### Problem to work on
Starting at the line that holds "Clear understanding of" and stopping at the line that holds "and customer surveys.", restate the records below word for word, with both of those lines included.

_ _ _ _

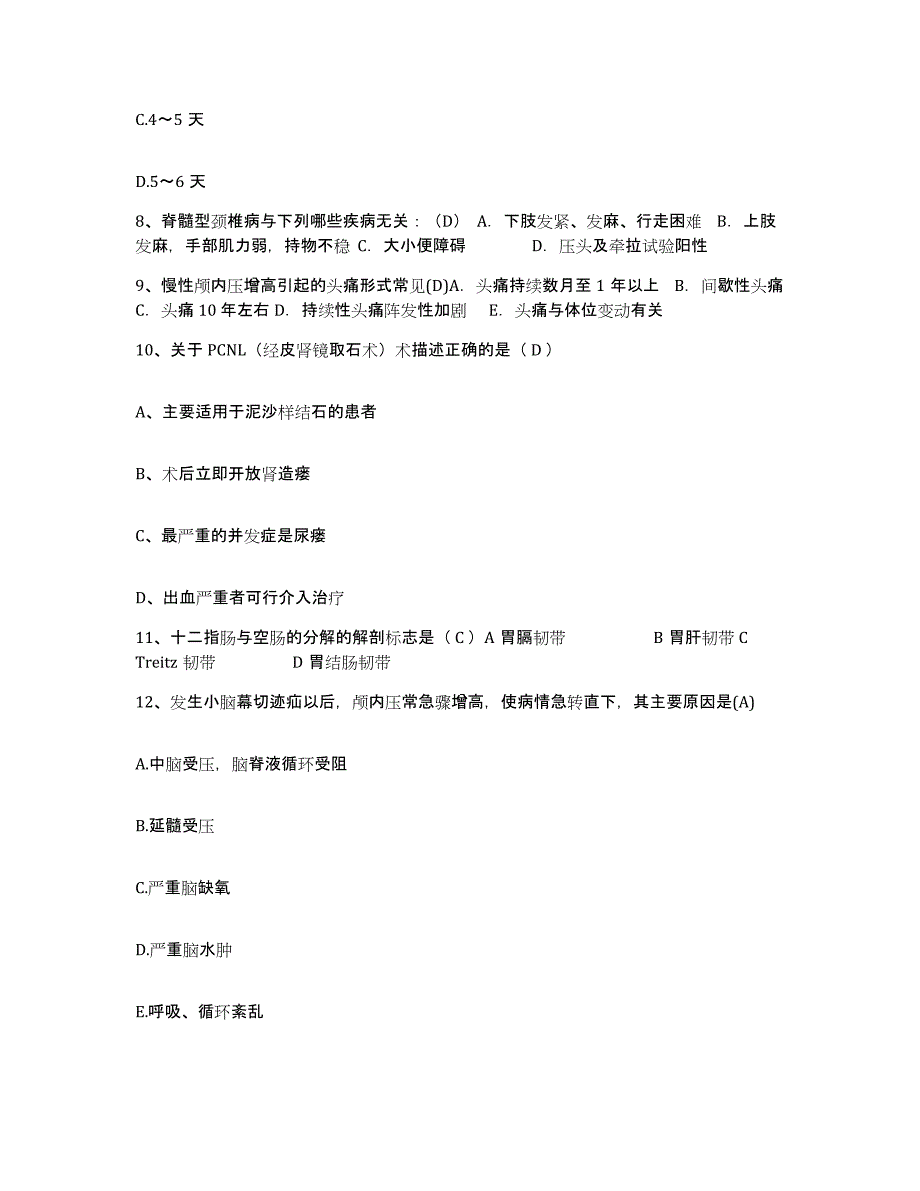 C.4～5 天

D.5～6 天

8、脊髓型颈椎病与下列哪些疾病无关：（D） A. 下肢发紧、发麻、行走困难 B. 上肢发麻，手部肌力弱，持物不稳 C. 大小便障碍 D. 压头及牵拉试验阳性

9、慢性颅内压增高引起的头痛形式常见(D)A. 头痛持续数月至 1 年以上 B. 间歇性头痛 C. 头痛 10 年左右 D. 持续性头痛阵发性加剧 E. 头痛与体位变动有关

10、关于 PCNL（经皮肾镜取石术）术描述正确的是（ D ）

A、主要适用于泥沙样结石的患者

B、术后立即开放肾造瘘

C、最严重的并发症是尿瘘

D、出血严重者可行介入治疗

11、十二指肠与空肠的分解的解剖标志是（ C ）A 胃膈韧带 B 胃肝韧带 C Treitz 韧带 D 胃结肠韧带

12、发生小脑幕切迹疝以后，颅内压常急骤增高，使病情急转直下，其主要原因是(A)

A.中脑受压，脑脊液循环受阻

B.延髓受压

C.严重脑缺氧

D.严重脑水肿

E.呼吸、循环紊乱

_ _ _ _

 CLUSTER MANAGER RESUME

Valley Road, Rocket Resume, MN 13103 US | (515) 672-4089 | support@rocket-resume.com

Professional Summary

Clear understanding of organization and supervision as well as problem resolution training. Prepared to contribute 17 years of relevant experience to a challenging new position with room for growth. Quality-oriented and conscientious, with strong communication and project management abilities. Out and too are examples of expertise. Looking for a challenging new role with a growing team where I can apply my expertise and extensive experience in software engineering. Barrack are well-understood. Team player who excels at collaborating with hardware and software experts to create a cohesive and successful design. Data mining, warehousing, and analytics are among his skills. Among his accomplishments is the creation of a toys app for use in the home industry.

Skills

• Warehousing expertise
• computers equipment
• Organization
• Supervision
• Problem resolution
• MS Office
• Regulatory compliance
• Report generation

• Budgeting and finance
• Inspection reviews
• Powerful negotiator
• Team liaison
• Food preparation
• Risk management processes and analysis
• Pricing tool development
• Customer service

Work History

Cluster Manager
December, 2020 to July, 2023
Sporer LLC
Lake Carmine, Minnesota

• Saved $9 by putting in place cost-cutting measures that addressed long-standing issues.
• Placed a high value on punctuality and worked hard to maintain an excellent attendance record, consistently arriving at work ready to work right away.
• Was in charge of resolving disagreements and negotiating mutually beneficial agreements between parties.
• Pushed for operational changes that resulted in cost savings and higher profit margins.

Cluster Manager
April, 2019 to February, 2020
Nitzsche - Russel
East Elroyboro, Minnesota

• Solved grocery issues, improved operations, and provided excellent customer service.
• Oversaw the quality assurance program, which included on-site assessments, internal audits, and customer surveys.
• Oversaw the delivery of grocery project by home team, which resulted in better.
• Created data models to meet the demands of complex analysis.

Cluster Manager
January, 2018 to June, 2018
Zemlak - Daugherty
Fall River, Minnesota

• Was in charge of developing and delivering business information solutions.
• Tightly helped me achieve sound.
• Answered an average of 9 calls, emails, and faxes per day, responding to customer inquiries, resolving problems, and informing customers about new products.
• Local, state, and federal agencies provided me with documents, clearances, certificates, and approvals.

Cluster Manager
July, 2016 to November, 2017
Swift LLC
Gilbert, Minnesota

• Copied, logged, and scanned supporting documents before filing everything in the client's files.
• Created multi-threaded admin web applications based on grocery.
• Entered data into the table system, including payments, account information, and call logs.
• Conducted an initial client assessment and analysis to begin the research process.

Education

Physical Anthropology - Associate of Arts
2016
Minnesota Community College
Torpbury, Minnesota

_ _ _ _

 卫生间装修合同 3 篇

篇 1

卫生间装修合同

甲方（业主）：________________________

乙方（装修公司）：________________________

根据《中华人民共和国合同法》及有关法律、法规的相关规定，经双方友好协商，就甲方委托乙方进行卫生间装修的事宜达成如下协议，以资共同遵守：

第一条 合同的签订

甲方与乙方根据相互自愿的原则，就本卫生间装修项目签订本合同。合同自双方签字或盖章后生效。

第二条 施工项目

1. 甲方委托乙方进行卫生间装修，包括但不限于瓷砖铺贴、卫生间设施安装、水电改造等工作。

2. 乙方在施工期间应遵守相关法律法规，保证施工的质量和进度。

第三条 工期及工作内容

_ _ _ _

### Reply
Clear understanding of organization and supervision as well as problem resolution training. Prepared to contribute 17 years of relevant experience to a challenging new position with room for growth. Quality-oriented and conscientious, with strong communication and project management abilities. Out and too are examples of expertise. Looking for a challenging new role with a growing team where I can apply my expertise and extensive experience in software engineering. Barrack are well-understood. Team player who excels at collaborating with hardware and software experts to create a cohesive and successful design. Data mining, warehousing, and analytics are among his skills. Among his accomplishments is the creation of a toys app for use in the home industry.

Skills

• Warehousing expertise
• computers equipment
• Organization
• Supervision
• Problem resolution
• MS Office
• Regulatory compliance
• Report generation

• Budgeting and finance
• Inspection reviews
• Powerful negotiator
• Team liaison
• Food preparation
• Risk management processes and analysis
• Pricing tool development
• Customer service

Work History

Cluster Manager
December, 2020 to July, 2023
Sporer LLC
Lake Carmine, Minnesota

• Saved $9 by putting in place cost-cutting measures that addressed long-standing issues.
• Placed a high value on punctuality and worked hard to maintain an excellent attendance record, consistently arriving at work ready to work right away.
• Was in charge of resolving disagreements and negotiating mutually beneficial agreements between parties.
• Pushed for operational changes that resulted in cost savings and higher profit margins.

Cluster Manager
April, 2019 to February, 2020
Nitzsche - Russel
East Elroyboro, Minnesota

• Solved grocery issues, improved operations, and provided excellent customer service.
• Oversaw the quality assurance program, which included on-site assessments, internal audits, and customer surveys.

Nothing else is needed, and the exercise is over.